◆ Короткое упражнение A: Извлеките из списка фрагмент от строки, содержащей «From the viewer, how», до конца списка, включая обе границы, и воспроизведите его без изменений. Изображения в ответ не включайте.
========
Я жила как в тумане. Ребёнок уже молчал, не плакал, я смотрела на него и не чувствовала никакой привязанности, но странно, тяжелее всего я пережила именно смерть этого ребёнка.
Господи! Господи! Ведь молитва моя была только об ушедших. Должны были все умереть. Один за другим. "Чья очередь?"
И делила хлеб всем поровну, и себе не меньше, чем другим…

 

* * *

 

Во время блокады человек тупел от голода… Я думала только о еде. Помню, когда я была уже почти дистрофиком, выдержала жуткий бой с огромным мужиком, который хотел отнять у меня мешок с едой. Он меня волок по тротуару, а я обнимала его сапог…
Мысли приходили только тогда, когда была какая-то тишина, главным образом, во сне, потому что всё остальное время билась только одна мысль: как выжить.

 

* * *

 

Мысли все вертятся вокруг одного. Всё вспоминаю Юрия Николаевича, папу, Михаила Алексеевича Бихтера, Славу [Ростислав Владимирович Тронин, художник, муж Л.С. Митусовой. - Примеч. составителей] - их мысли, их слова.
Юрий Николаевич не был многословен, даже может быть, не красноречив, но каждое его слово запоминалось и принималось сердцем.
Хочется записать и о М.А. Бихтере, и о Славе, ибо некоторые беседы с Юриком были связаны с папой и с ними.
========
◆ Короткое упражнение B: Приведите заново фрагмент текста о блокаде от слов «Господи! Господи! Ведь» до слов «мысль: как выжить.», заменив «сапог» на «ботинок».

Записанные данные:
========
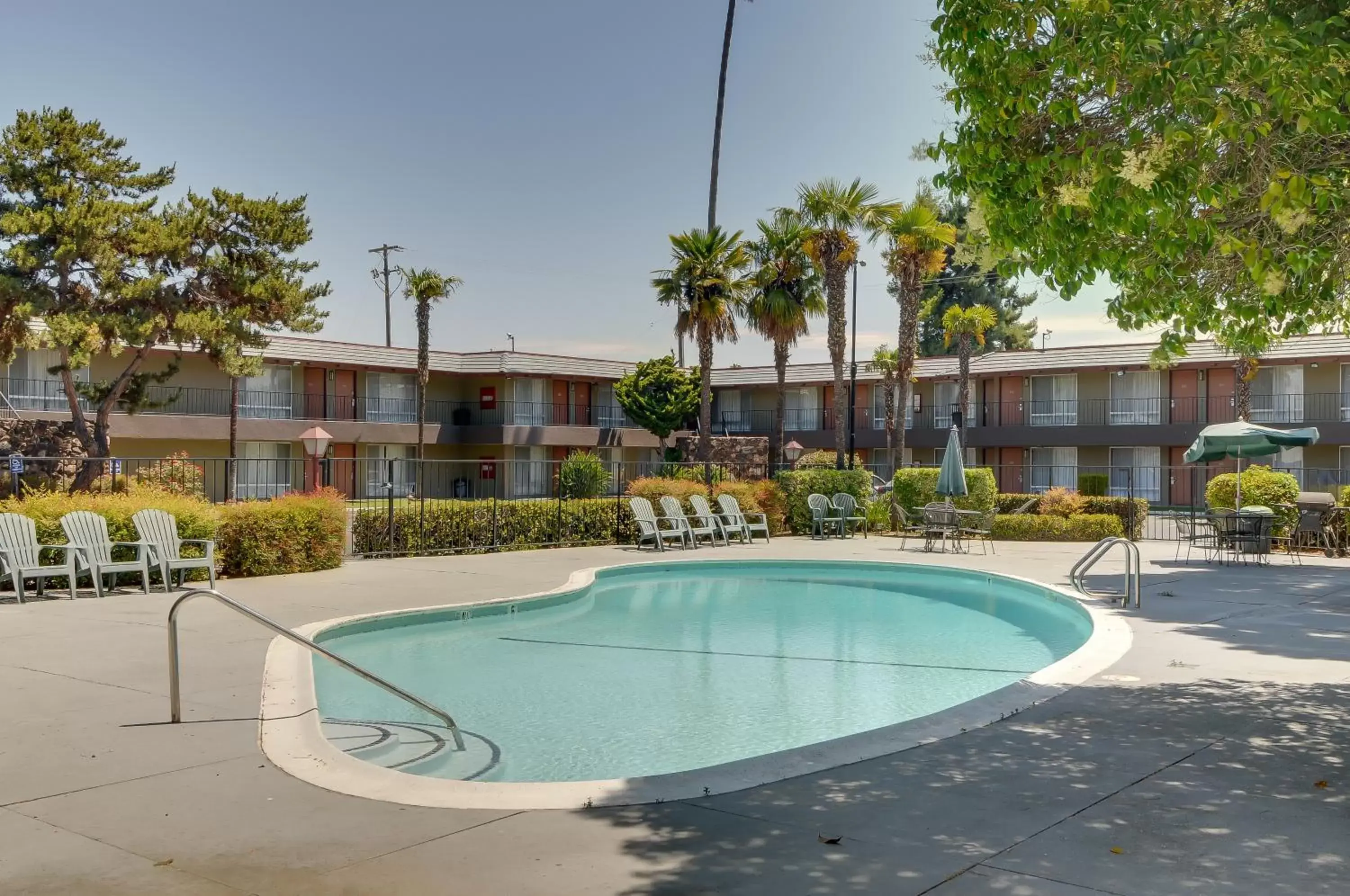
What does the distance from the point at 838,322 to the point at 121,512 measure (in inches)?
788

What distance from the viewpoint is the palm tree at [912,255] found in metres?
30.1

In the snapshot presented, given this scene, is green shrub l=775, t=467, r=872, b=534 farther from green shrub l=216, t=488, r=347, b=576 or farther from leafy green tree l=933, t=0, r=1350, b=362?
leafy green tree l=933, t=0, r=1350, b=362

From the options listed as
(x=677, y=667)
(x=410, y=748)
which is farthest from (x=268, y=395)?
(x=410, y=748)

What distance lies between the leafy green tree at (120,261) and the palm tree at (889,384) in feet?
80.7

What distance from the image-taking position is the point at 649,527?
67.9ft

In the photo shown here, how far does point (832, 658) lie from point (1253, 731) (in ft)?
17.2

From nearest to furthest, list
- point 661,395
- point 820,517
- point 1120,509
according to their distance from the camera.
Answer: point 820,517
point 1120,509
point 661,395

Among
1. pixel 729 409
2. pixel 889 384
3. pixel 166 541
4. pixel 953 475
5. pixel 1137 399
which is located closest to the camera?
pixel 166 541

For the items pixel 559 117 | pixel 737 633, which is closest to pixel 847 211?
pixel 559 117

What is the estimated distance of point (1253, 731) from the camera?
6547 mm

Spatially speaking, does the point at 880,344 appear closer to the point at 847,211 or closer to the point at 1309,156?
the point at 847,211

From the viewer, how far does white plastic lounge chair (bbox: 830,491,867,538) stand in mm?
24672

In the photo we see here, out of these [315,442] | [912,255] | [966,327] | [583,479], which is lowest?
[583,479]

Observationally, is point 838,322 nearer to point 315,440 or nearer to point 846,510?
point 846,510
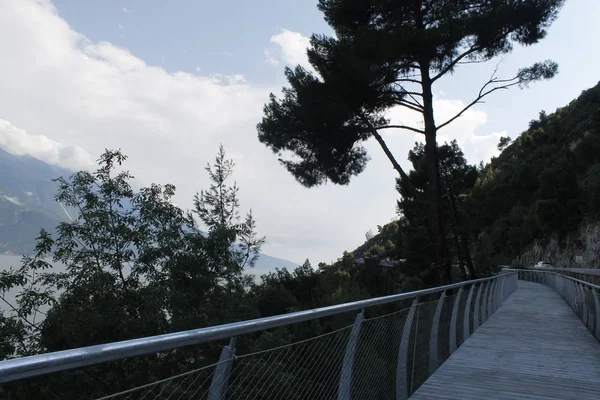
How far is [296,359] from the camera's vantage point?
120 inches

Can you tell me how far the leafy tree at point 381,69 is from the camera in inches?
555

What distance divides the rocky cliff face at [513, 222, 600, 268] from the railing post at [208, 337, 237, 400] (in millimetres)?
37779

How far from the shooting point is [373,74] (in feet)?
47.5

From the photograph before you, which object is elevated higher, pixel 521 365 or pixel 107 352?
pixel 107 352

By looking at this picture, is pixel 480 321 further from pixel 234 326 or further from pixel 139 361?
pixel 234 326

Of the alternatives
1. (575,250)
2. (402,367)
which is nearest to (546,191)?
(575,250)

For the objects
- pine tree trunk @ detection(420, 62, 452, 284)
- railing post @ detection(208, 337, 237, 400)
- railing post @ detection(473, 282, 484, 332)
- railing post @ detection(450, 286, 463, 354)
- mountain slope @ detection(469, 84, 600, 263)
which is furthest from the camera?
========
◆ Решение упражнения A:
From the viewer, how far does white plastic lounge chair (bbox: 830,491,867,538) stand in mm?
24672

In the photo we see here, out of these [315,442] | [912,255] | [966,327] | [583,479], which is lowest?
[583,479]

Observationally, is point 838,322 nearer to point 315,440 or nearer to point 846,510?
point 846,510
How far is [296,359] from the camera's vantage point?
120 inches

Can you tell me how far the leafy tree at point 381,69 is from the camera in inches?
555

What distance divides the rocky cliff face at [513, 222, 600, 268] from the railing post at [208, 337, 237, 400] (in millimetres)?
37779

How far from the shooting point is [373,74] (in feet)?
47.5

From the photograph before you, which object is elevated higher, pixel 521 365 or pixel 107 352?
pixel 107 352

By looking at this picture, is pixel 480 321 further from pixel 234 326 or further from pixel 139 361?
pixel 234 326

Of the alternatives
1. (575,250)
2. (402,367)
which is nearest to (546,191)?
(575,250)

For the objects
- pine tree trunk @ detection(420, 62, 452, 284)
- railing post @ detection(208, 337, 237, 400)
- railing post @ detection(473, 282, 484, 332)
- railing post @ detection(450, 286, 463, 354)
- mountain slope @ detection(469, 84, 600, 263)
which is furthest from the camera?

◆ Решение упражнения B:
Господи! Господи! Ведь молитва моя была только об ушедших. Должны были все умереть. Один за другим. "Чья очередь?"
И делила хлеб всем поровну, и себе не меньше, чем другим…

 

* * *

 

Во время блокады человек тупел от голода… Я думала только о еде. Помню, когда я была уже почти дистрофиком, выдержала жуткий бой с огромным мужиком, который хотел отнять у меня мешок с едой. Он меня волок по тротуару, а я обнимала его ботинок…
Мысли приходили только тогда, когда была какая-то тишина, главным образом, во сне, потому что всё остальное время билась только одна мысль: как выжить.